この日はネクタイとチーフをブラック系で統一。すっきりとした印象に。サービス業ということもあり、あくまで控え目が、加藤社長のビジネススタイル

ホスピタリティの限界数

私たちがホテルやレストランをプランニングするとき、とても大切にしていることがあります。「地の力」と「デザイン力」「ホスピタリティ」の3つです。

とりわけスモールラグジュアリーリゾートのカテゴリーでは強く意識しています。その一つである「箱根・翠松園」は元三井財閥の別荘です。そこに立つと地の力を感じ、なぜ別荘地として選んだかがわかります。そうした地の力を感じると、即座に施設のコンセプトやデザインすら浮かんでくるものです。

そして、もう一つがホスピタリティです。「箱根・翠松園」は3000坪の敷地の中に客室は23室しか設けていません。スモールラグジュアリーリゾートは50室以上造らないと決めているのです。
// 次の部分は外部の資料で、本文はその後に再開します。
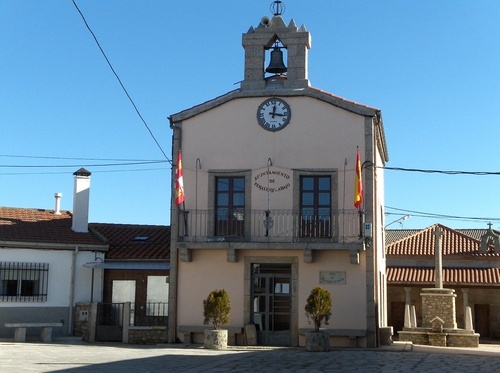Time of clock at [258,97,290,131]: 12:16
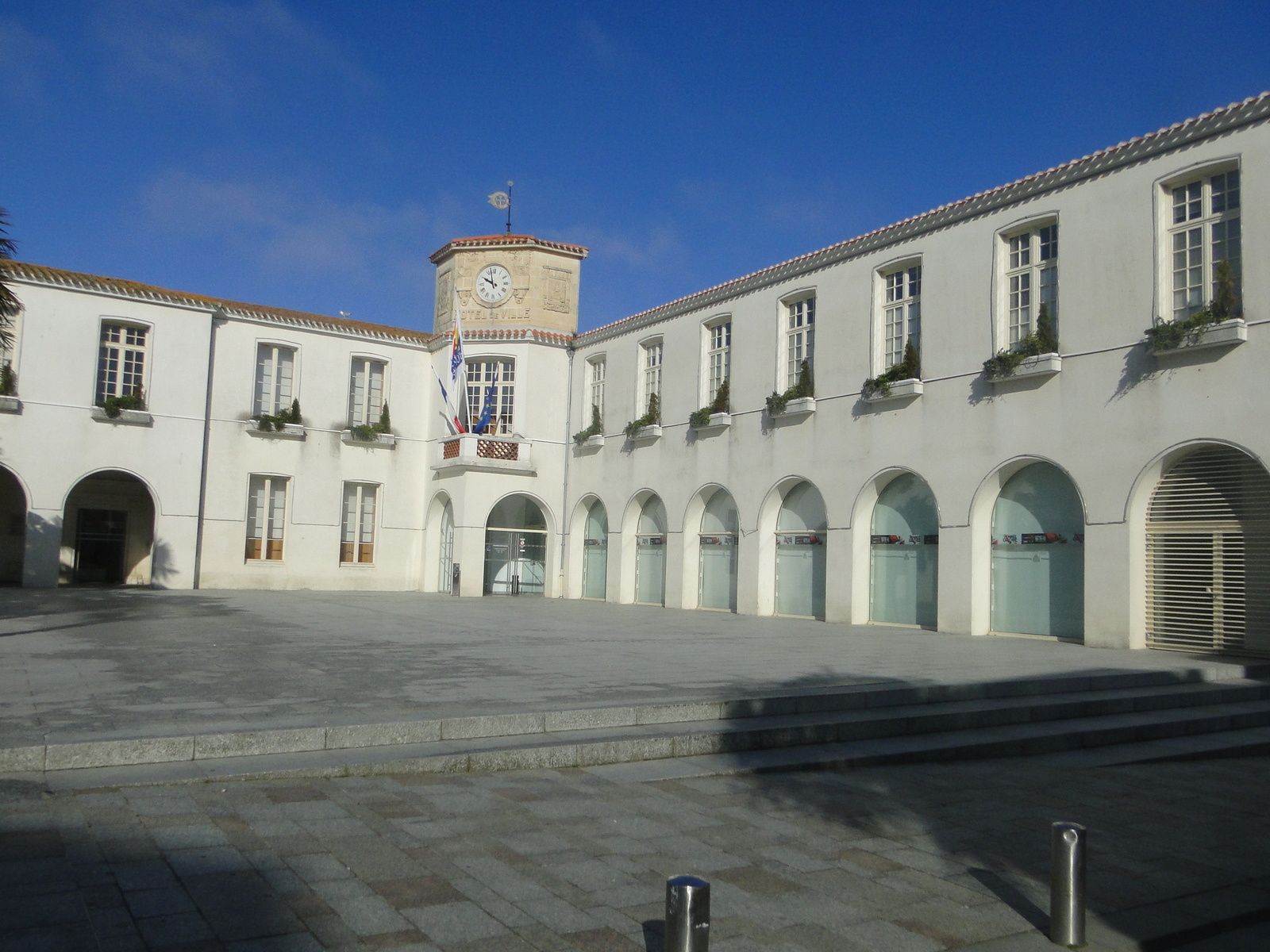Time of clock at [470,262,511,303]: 9:57
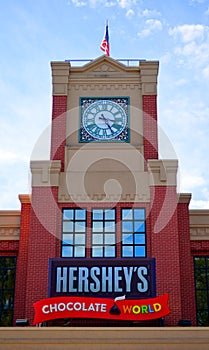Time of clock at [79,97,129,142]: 3:24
スタッフの目が行き届かないという理由ですが、それは料理面に一番よく表れます。新鮮な魚を使ってお刺身を作り、美味しさが落ちないうちにご提供できるのは100人が限界です。つまり2人部屋50室が、私たちが自信を持って運営できる限界数なのです。

投資効果を考え、もっと客室を増やしたほうがいいと言われることもありますが、自分たちで決めた基準を守り切る。それが私の経営哲学と言えるかもしれません。

愛用の逸品~大切な方へお礼状を書くレターセット

私たちが運営するホテルやレストランをよくお使いいただくお客様や、名刺を交換した大切な方たちに対して、毎日、お礼状を書いています。はじめたのは4~5年前からでしょうか。隙間時間があればペンを走らせます。感謝を示すには電話やメールでも可能な時代ですが、書状の効果は高く、わざわざ書いてくれたと喜んでいただけます。

加藤 友康/Tomoyasu Kato
カトープレジャーグループ代表取締役兼CEO
1965年、大阪府生まれ。5人兄弟の3男。父親の事業を弱冠22歳で引き継ぐ。89年に開業した「つるとんたん」をはじめ、ホテル、レストラン、また公共施設の再生を含め、あらゆるレジャー事業のプロデュースを手掛ける。